October 25, 2012 — A study conducted by Consumer Reports has tested the caffeine content in 27 energy drinks. They found that most of the products either did not list the amount of caffeine on the label, or the labeled amount of caffeine deviated from the actual caffeine content. Because many energy drinks are regulated as “dietary supplements” rather than food, the U.S. Food and Drug Administration (FDA) has no authority to require companies to specify the amount of caffeine in their product.
The investigators selected their test samples by purchasing top-selling energy drinks online or in stores in Connecticut, New Jersey, and New York, and tested three lots of each product. They found that the amount of caffeine ranged from 6 milligrams to 242 milligrams per serving. The most caffeinated beverage was 5-Hour Energy Extra Strength; the lowest was in 5-Hour Energy Decaf.
The researchers also found that 11 out of 27 products did not specify the amount of caffeine in their product. Although 16 products did list the total amount of caffeine, Consumer Reports found that 5 products had more caffeine than was on the label — an average of 20% higher. Those five products included Arizona Energy, Clif Shot Turbo Energy Gel, Sambazon Organic Amazon Energy, Venom Energy, and Nestle Jamba. One product had 70% less caffeine than was on the label — Archer Farms Energy Drink Juice, which is the private label of Target Corp.
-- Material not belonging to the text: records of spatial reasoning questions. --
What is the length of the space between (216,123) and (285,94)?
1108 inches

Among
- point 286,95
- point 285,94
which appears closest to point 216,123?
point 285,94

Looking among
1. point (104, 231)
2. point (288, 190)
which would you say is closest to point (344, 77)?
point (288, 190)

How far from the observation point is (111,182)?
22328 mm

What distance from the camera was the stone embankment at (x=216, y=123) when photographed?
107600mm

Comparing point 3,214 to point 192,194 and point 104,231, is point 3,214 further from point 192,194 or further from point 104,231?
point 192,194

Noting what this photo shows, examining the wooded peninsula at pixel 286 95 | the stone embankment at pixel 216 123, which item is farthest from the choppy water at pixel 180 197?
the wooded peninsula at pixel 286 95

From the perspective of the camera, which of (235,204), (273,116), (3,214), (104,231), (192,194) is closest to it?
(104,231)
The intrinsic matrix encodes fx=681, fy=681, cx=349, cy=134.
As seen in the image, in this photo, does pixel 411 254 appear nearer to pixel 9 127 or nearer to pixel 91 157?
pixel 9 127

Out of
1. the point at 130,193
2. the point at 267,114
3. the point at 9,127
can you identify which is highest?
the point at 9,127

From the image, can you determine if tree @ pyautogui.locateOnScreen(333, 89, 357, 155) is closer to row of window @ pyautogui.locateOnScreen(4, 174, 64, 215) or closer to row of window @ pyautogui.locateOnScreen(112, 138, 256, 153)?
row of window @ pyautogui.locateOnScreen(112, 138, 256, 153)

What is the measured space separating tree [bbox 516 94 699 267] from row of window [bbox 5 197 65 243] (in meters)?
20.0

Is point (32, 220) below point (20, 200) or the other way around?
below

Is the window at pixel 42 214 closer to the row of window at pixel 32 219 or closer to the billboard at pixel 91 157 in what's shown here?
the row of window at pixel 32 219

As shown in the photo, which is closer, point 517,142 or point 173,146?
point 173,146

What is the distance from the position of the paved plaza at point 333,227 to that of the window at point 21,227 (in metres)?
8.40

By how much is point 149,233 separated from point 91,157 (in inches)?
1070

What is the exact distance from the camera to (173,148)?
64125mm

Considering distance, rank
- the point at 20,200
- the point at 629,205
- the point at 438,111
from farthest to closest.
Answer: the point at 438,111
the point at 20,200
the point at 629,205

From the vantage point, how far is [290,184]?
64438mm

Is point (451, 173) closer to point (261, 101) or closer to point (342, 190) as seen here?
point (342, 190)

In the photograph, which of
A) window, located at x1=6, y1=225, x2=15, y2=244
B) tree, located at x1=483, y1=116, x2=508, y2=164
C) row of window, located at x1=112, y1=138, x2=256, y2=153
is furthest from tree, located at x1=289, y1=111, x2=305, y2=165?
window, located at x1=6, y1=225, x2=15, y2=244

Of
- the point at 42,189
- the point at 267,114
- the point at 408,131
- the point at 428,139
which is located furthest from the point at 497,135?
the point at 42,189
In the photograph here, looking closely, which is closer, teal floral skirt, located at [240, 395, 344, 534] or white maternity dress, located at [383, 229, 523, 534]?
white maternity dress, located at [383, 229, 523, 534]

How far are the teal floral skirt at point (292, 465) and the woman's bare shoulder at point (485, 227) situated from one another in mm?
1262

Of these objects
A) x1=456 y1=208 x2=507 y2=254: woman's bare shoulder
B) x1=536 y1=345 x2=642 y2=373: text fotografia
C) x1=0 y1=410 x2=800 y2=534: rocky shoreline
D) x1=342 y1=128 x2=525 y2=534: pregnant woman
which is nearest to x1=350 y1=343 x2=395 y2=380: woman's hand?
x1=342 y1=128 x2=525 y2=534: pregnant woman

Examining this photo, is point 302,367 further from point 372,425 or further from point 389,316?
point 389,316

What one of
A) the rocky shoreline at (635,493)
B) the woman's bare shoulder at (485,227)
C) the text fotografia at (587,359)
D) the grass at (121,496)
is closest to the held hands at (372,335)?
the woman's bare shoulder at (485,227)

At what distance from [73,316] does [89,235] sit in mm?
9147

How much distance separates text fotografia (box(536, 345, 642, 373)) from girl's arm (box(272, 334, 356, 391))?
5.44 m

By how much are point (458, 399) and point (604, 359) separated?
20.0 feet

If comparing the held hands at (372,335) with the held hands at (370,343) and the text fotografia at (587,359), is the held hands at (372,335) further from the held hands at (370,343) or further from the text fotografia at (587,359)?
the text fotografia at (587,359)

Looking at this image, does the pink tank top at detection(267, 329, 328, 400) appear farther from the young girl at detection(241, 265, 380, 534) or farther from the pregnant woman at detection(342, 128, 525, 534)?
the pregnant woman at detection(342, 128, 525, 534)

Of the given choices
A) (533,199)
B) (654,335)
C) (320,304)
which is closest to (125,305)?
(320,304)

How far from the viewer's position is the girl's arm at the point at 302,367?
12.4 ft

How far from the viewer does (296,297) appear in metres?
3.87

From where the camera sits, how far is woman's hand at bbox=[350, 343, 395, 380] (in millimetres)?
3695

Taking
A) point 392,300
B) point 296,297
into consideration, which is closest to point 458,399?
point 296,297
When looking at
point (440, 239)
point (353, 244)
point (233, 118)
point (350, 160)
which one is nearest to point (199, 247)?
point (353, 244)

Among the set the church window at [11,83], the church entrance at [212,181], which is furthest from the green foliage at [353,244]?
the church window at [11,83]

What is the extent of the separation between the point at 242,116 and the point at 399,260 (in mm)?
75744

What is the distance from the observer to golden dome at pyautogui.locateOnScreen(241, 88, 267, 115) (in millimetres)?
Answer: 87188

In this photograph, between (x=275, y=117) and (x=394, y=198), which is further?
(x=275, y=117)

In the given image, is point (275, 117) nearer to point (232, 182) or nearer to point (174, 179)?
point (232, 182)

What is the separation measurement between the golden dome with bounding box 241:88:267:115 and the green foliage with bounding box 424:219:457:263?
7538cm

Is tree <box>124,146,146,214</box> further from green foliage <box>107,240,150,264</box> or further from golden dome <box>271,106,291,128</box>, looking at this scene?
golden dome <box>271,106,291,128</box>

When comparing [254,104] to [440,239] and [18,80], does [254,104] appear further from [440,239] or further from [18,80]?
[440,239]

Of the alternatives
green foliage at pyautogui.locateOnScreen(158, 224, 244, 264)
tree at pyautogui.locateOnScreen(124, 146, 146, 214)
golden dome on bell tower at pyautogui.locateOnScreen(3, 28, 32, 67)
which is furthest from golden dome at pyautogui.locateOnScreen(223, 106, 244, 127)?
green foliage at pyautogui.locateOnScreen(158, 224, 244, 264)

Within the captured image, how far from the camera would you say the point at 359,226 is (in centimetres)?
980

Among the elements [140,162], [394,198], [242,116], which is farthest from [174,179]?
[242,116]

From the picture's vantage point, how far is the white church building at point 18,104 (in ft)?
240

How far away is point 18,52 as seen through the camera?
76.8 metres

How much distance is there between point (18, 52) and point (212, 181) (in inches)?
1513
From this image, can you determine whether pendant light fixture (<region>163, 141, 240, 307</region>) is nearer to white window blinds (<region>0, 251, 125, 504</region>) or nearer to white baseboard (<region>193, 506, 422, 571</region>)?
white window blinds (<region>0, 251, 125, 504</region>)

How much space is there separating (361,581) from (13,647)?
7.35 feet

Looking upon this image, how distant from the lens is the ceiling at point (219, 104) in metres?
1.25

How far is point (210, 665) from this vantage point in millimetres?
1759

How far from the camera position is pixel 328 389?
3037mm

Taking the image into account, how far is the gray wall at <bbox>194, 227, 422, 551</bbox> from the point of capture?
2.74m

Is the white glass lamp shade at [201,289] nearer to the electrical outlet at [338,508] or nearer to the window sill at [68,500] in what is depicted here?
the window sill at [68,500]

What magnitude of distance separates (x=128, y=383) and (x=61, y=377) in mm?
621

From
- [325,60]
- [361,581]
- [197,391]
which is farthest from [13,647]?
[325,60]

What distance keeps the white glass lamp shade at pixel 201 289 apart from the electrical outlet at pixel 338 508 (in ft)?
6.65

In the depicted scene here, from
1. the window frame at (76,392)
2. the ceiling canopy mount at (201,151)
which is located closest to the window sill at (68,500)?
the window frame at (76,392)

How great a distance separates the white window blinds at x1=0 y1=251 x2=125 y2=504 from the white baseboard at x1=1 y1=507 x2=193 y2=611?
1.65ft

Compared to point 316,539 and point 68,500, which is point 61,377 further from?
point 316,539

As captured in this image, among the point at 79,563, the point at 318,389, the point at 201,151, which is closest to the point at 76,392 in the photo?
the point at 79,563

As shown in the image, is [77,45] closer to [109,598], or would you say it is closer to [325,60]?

The study comes in the wake of an energy drink lawsuit filed last week on behalf of a 14 year-old girl who died of a cardiac arrest after drinking two Monster energy drinks in a 24-hour period. The autopsy reported her cause of death as caffeine toxicity exacerbated by an underlying genetic heart disorder.
Last week, the FDA also reported that there have been at least five deaths in the last few years associated with Monster energy drinks.
When Consumer Reports pressed Monster Beverage why they don’t list the amount of caffeine in their products, an official said, “There is no legal or commercial business requirement to do so. And because our products are completely safe, and the actual numbers are not meaningful to most consumers.”